In my alternate universe, I see myself donning elegant things like a Patek Philippe, a bespoke Chopard, or a Rolex oyster on my arm--- but in reality I am just someone striving to keep my grand delusions to myself, and at a minimum. I have passed by watch republic many many times, and eternally gloated on that tiny titanium skagen dress watch made of the most unique copper color. It’s not an overly ambitious choice; it sells at a moderate price in fact. But I am always bitterly reminded that, in my state of things, I can ill-afford it.
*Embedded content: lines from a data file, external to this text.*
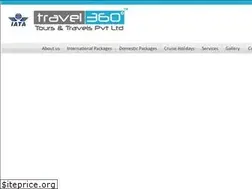 Sites similar to travel-360.com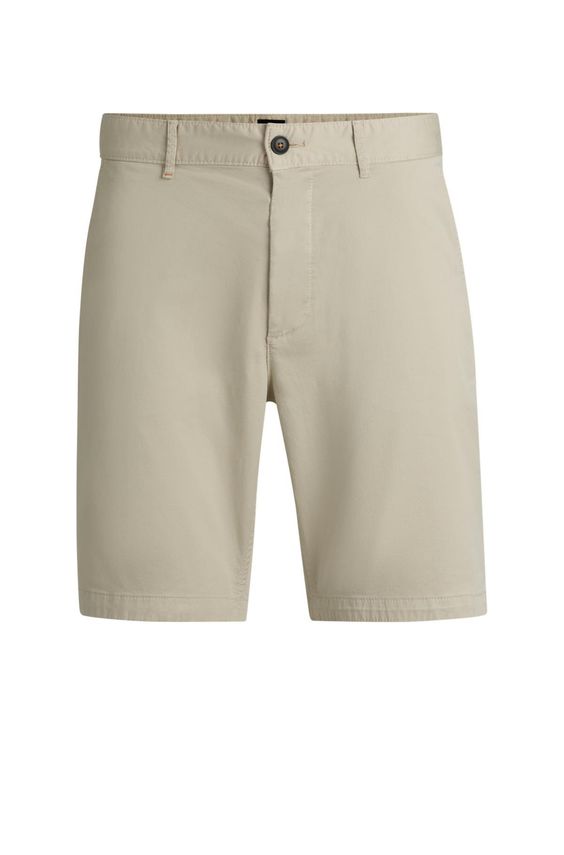BOSS Orange Chino-slim-Shorts til Sommerbrug - Tilbud!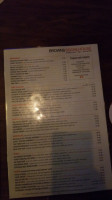 Browns Socialhouse Brewery District menu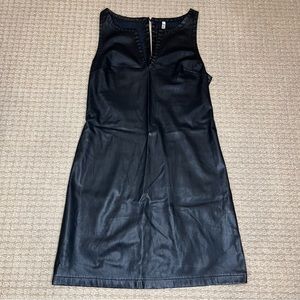 2/$25 or 3/$35 BB Dakota Faux Leather Dress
I do not have expensive jewelleries. What I have are baubles and a few watches, and it’s fine by me. But you see, watches are my thing. Really! I feel that they are precious possessions that can last me longer than my lifetime, and are probably some of the more decent things I can bequeath to my daughter long after I’ve been gone. You know those stories about fathers passing on broken timepieces to their sons, and the subliminal connection to stuff like personal redemption? Well, hackneyed though that may sound, I now admit, I am such a sap for it. Is it accurate then to label me as closet optimist? Gah.
Some three years ago, I became a proud and grateful owner of a Swiss-made classic tank Classima Nuova from the company named Bernhard H. Mayer ,depuis 1871 (since 1871). My husband gave it to me as his 5th year service award from his company. He could have chosen a men’s watch for himself, but he did not. It's probably manifest of how deeply I should be humbled by gestures like this. Sometimes, I dismally fail in the appreciation department. My watch has an uncomplicated face design, covered modestly in a domed sapphire crystal. It's presently in a white faux leather strap, but I will put back the original black croc strap when I’ve finally become bored of the other one.
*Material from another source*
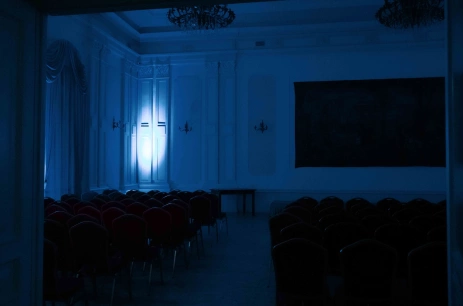 Sala konferencyjna Sala Kryształowa w Ukryty Pałacyk Europejski Kraków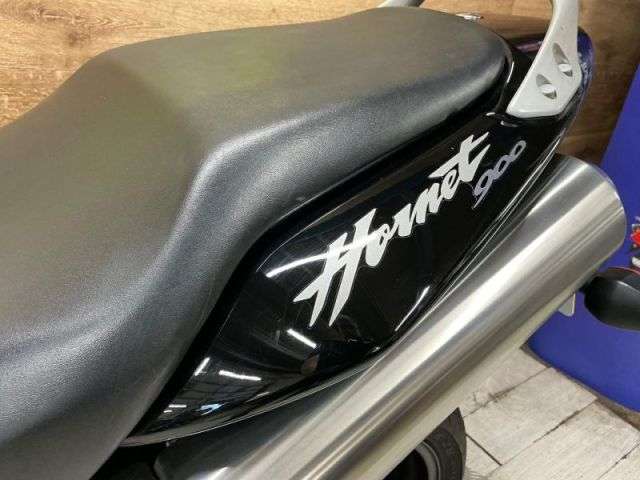 2004 HONDA CB900F-2 HORNET 2004 HONDA CB900F-2 HORNET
This is the closest thing that I’ve come to owning something Swiss-made, but it's not even like devouring a thousand sinfully delicious Lindt chocolates. It's a beautiful, simple, but elegant watch nevertheless. And it hits its mark right on me. It's for me a symbol of giving, of trust, of kindness, of a big heart. And I intend to leave these very same values to my children.
I may have said this rather plentifully, three years ago, but THANK YOU again, my dear!